Search code examples
rh2omlr

Tuning hyperparameters in mlr does not produce sensible results?


I am trying to tune the hyperparameters in mlr using the tuneParams function. However, I can't make sense of the results it is giving me (or else Im using it incorrectly).

For example, if I create some data with a binary response and then create an mlr h2o classification model and then check the accuracy and AUC I will get some values. Then, if I use tuneParams on some parameters and find a better accuracy and AUC and then plug them into my model. The resulting accuracy and AUC (for the model) does not match that found by using tuneParams.

Hopefully the code below will illustrate my issue:

library(mlr)

# Create data
set.seed(1234)
Species <- sample(c("yes", "no"), size = 150, replace = T)

dat <- data.frame(
  x1 = (Species == "yes") + rnorm(150),
  x2 = (Species == "no") + rnorm(150), Species
)

# split into training and test
train <- sample(nrow(dat), round(.7*nrow(dat))) # split 70-30
datTrain <- dat[train, ]
datTest <- dat[-train, ]

# create mlr h2o model
task <- makeClassifTask(data = dat, target = "Species")
learner <- makeLearner("classif.h2o.deeplearning", predict.type = "prob", 
                       par.vals = list(reproducible = TRUE,
                                       seed = 1))
Mod <- train(learner, task)

# Test predictions
pred <- predict(Mod, newdata = datTest)
# Evaluate performance accuracy & area under curve 
performance(pred, measures = list(acc, auc)) 
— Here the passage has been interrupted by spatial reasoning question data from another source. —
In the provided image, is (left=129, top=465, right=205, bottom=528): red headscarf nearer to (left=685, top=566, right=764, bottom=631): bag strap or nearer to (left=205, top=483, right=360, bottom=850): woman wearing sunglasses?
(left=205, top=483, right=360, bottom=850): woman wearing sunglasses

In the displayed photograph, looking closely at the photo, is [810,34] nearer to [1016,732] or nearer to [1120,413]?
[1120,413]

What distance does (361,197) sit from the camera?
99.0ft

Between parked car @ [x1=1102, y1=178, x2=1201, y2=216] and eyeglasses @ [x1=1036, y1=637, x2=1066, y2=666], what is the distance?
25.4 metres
The result of the above performance check is:

acc       auc 
0.7111111 0.7813765 

Now, if I tune just one of the parameters (e.g., epochs):

set.seed(1234)
# Tune epoch parameter
param_set <- makeParamSet(
  makeNumericParam("epochs", lower = 1, upper = 10))
rdesc <- makeResampleDesc("CV", iters = 3L, predict = "both") 
ctrl <- makeTuneControlRandom(maxit = 3)

res <- tuneParams(
  learner = learner, task = task, resampling = rdesc, measures = list(auc, acc),
  par.set = param_set, control = ctrl
)

the result I get from tuning epochs is:

Tune result:
Op. pars: epochs=1.95
auc.test.mean=0.8526496,acc.test.mean=0.7466667

Now, if I plug that value for the epochs into the learner and run the model again and check the performance:

set.seed(1234)
# plugging the tuned value into model and checking performance again:
learner <- makeLearner("classif.h2o.deeplearning", predict.type = "prob", 
                       par.vals = list(epochs = 1.95,
                                       reproducible = TRUE,
                                       seed = 1))
Mod <- train(learner, task)

# Test predictions
pred1 <- predict(Mod, newdata = datTest)
# Evaluate performance accuracy & area under curve 
performance(pred1, measures = list(acc, auc))
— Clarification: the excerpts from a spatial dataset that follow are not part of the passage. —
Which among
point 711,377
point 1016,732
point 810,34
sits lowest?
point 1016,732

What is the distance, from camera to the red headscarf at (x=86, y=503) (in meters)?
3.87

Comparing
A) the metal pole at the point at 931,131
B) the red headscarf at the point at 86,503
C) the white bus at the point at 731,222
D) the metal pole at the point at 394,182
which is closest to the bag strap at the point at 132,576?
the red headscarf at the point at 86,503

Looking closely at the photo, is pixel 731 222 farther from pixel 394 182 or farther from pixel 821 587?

The resulting accuracy and AUC I get is now:

   acc       auc 
0.6666667 0.8036437 

My question is, why is there such a difference between the accuracy and AUC of the results of using tuneParams and when I plug the tuned values into the learner? Or am I using or interpreting tuneParams incorrectly?


Solution

  • You're getting different results because you're evaluating the learner using different train and test data. If I use the same 3-fold CV, I get the same results:

    set.seed(1234)
    resample(learner, task, cv3, list(auc, acc))
    
    Aggr perf: auc.test.mean=0.8526496,acc.test.mean=0.7466667
    

    In general, every computed performance is only an estimate of the true generalization performance. This will vary depending on what method of resampling you choose and what data.